_Document extract:_
* * * * * * * * *

Differing views of prop 77

I endorse prop 77 here.

This Daily Kos diary doesn't present a coherent argument but does lead to the questions: are there more reasonable redistricting algorithms? Should we wait for one? Would the proposed algorithm lead to concentrated safe Democratic districts as well as poorer overall representation? The last question depends, I think, on n_district and the distribution of density center populations; but the self-interest argument in my earlier post suggests the safety issue is unlikely to be worsened.

In correspondence, Mark Kleiman points out to me that more contentious local elections (including primary elections) will sap California's ability to send money out of state to affect the national balance. I don't naively see why this would apply more to state Democrats than Republicans, though. And if 77 is likely to spread to red states, then whatever primary effect there is should cancel.

A counter-argument might be that this is a particularly important moment to be partisan - with responsible Republicans in power, we could afford to think long-term, but the Bush revolution must be stopped asap.

Dunno. Still planning to vote yes, but I'll keep looking for reasons not to.

Saturday, October 15, 2005

In defense of Judith Miller's veracity

Judith Miller says she can't remember just who it was who leaked Valerie "Flame"'s name to her. At first I thought, how could she not know? She had learned the name a couple of weeks before Novak's column blew up in his face, and surely she realized how important the leaker's identity was, and surely she can't have forgotten since. But a sort of "Orient Express" explanation might be at work: she had conversations with multiple WH officials who might well have leaked the crucial bit of info to her while selling the general smear and she couldn't remember which one or more it was. She wasn't approaching this information as a journalist, after all, but a participant, and what Libby said or Rove said or even Tim Russert said on the matter was more important than which one it was.

* * * * * * * * *

_Items:_
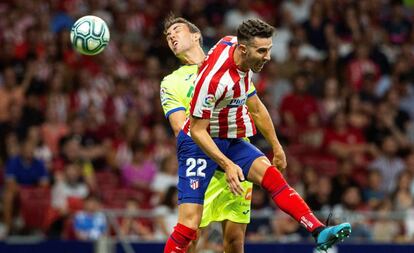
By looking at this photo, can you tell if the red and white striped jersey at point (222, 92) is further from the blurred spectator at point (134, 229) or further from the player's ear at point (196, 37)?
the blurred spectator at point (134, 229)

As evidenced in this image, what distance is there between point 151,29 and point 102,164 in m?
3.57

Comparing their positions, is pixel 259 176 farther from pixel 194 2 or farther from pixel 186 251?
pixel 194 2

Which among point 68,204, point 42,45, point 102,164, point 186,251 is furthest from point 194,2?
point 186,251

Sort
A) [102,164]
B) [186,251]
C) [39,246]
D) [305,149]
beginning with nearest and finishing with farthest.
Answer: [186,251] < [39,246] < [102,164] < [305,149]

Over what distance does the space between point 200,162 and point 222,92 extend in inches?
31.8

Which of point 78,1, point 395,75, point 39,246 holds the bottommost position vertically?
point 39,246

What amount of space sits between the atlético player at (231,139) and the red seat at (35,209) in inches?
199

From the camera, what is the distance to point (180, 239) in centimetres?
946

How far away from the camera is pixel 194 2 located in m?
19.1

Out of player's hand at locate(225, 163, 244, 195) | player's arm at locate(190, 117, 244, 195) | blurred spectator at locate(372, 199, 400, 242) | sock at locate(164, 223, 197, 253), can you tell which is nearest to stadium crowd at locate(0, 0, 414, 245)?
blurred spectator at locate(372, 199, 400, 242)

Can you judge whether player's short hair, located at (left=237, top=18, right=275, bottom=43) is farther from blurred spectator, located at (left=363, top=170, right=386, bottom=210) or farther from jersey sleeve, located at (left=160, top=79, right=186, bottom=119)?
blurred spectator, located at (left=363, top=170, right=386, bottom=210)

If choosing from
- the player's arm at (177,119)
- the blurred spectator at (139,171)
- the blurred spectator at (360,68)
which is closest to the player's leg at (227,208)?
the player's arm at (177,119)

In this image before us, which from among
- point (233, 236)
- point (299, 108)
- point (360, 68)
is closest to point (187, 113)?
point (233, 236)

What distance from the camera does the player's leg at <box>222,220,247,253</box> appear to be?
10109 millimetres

* * * * * * * * *

_Goal:_
Transcribe the stretch of the blog excerpt above that opens with the words containing "This Daily Kos" and closes with "is should cancel.".

_Exercise result:_
This Daily Kos diary doesn't present a coherent argument but does lead to the questions: are there more reasonable redistricting algorithms? Should we wait for one? Would the proposed algorithm lead to concentrated safe Democratic districts as well as poorer overall representation? The last question depends, I think, on n_district and the distribution of density center populations; but the self-interest argument in my earlier post suggests the safety issue is unlikely to be worsened.

In correspondence, Mark Kleiman points out to me that more contentious local elections (including primary elections) will sap California's ability to send money out of state to affect the national balance. I don't naively see why this would apply more to state Democrats than Republicans, though. And if 77 is likely to spread to red states, then whatever primary effect there is should cancel.